U.S. Sen. Cory Gardner (R-CO) has been under fire for refusing to face his constituents this year at a town hall meeting. But he still believes it’s his job to get input from all the people he represents.

“My job is to listen to my constituents, regardless of party affiliation and get things done that benefit Colorado,” Gardner stated on Facebook this week, promoting an appearance with U.S. Sen. Michael Bennet (D-CO).

Protesters have trailed Gardner at events across the Colorado, asking for a town hall meeting.

“Cory Gardner is not listening to his constituents.
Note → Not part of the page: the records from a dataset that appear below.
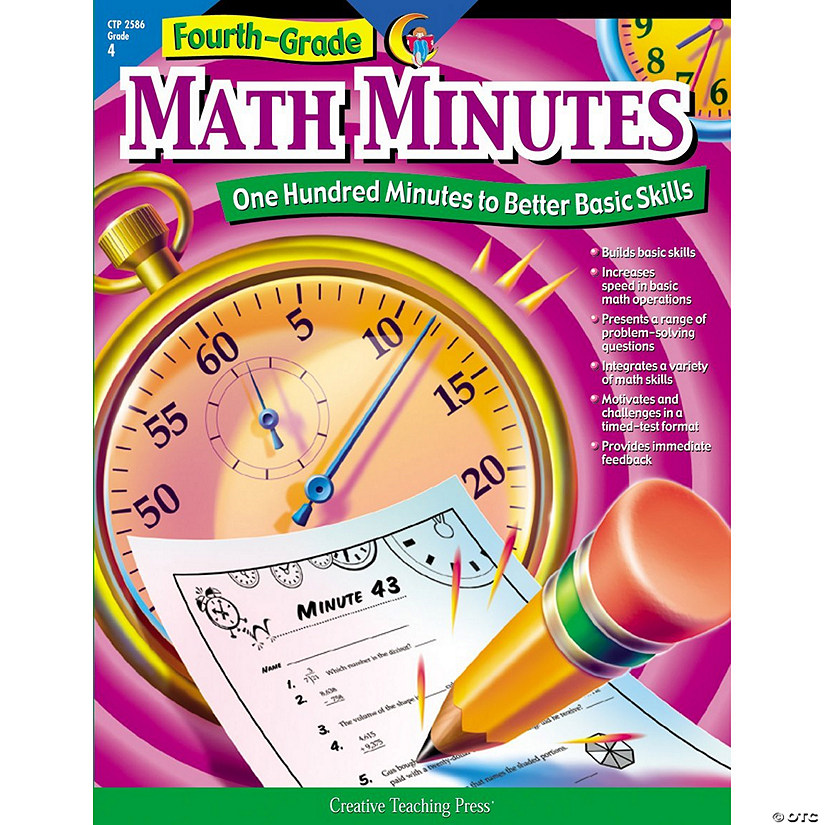 Creative Teaching Press Fourth-Grade Math Minutes Book Image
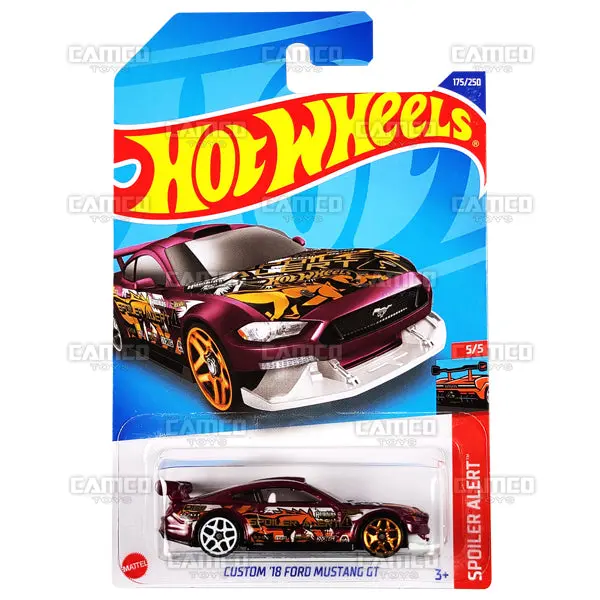 Custom 18 Ford Mustang Gt #175 - 2022 Hot Wheels 1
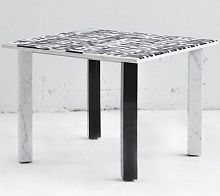 Contemporary table DIVINAmarblemarble basesquare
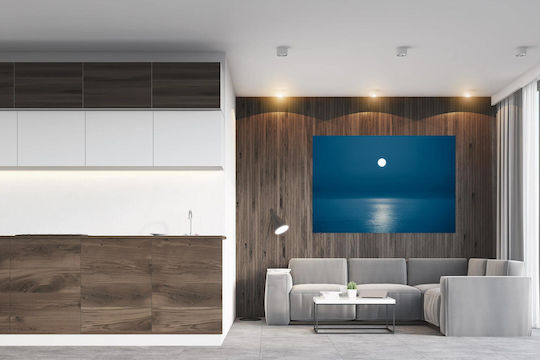 iLovePrints Moonlit Sea Gemälde mit LED-Beleuchtung 170x115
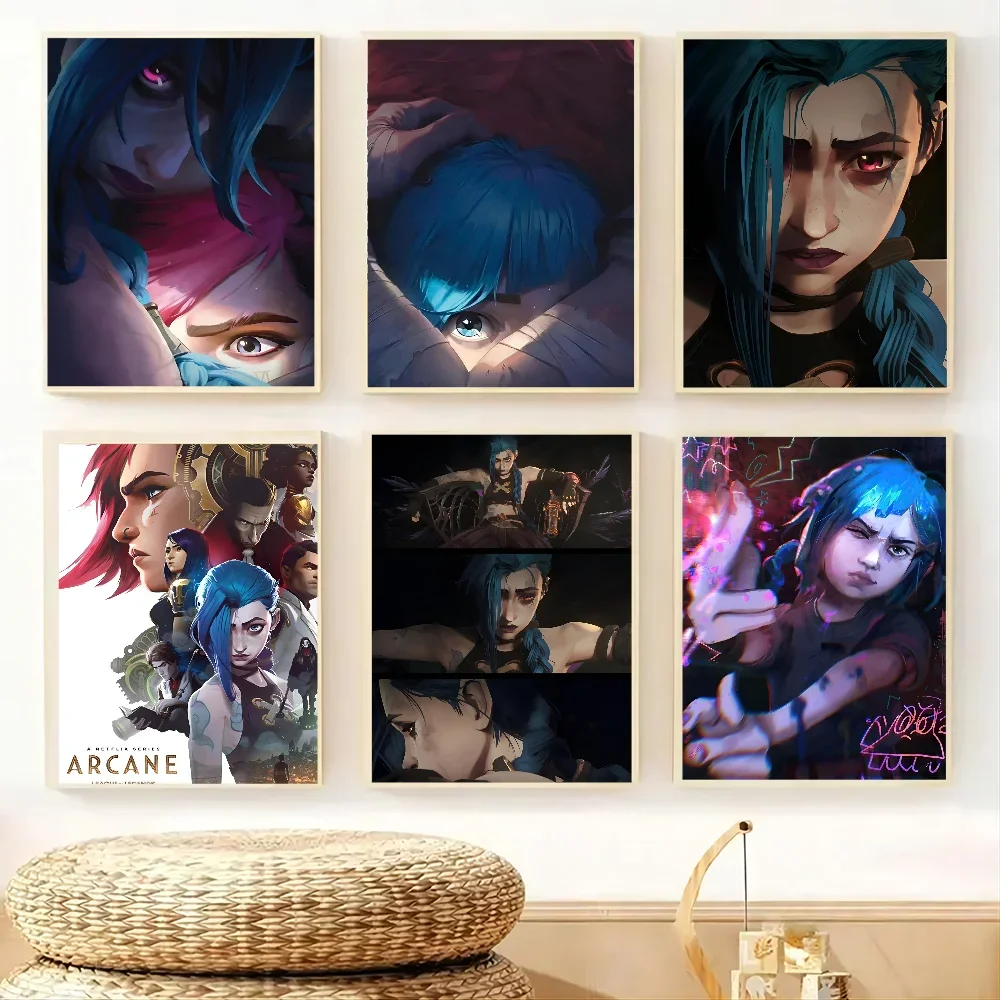 1PC Arcane Poster Paper Print Home Living Room Bedroom Entrance Bar Restaurant Cafe Art Painting Decoration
He’s supposed to listen to all his constituents, not just the special interests that can afford to pay him,” Judi Simecek of Carbondale told the Glenwood Springs Post-Independent last month at a rally in front of a Gardner event.
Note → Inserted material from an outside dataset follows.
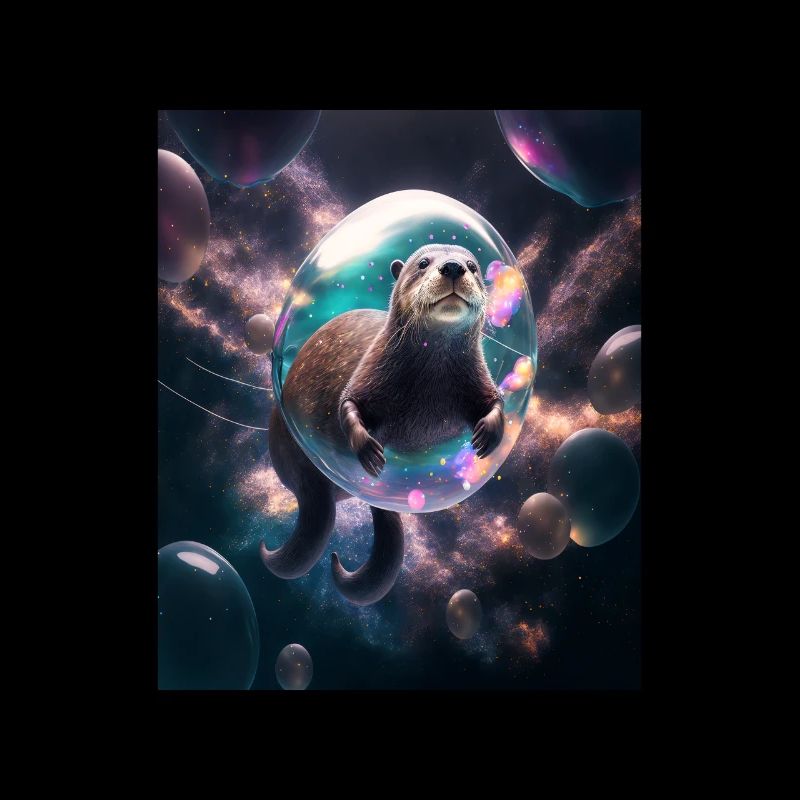Funny Space Otters Space Otter With Planet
Asked repeatedly by a Denver TV reporter if he planned to have an in-person town hall, Gardner said in February, “In my time in Congress, we’ve held over 100 town halls. Last year, we were across all 64 counties in the state. We’ve met with protesters. My office has met with protesters. We’ll continue to do that. We’ll hold a number of tele-town halls in the future. And I hope that people will go onto our website and join them.”

Before he was elected to the U.S. Senate, Gardner promised to hold “town meetings,” so constituents could hold him “accountable.”

All the other members of Colorado’s congressional delegation have held town hall meetings this year, except Gardner.

U.S. Rep. Ken Buck (R-CO) has said he has a “great time” answering questions from liberal critics at public meetings.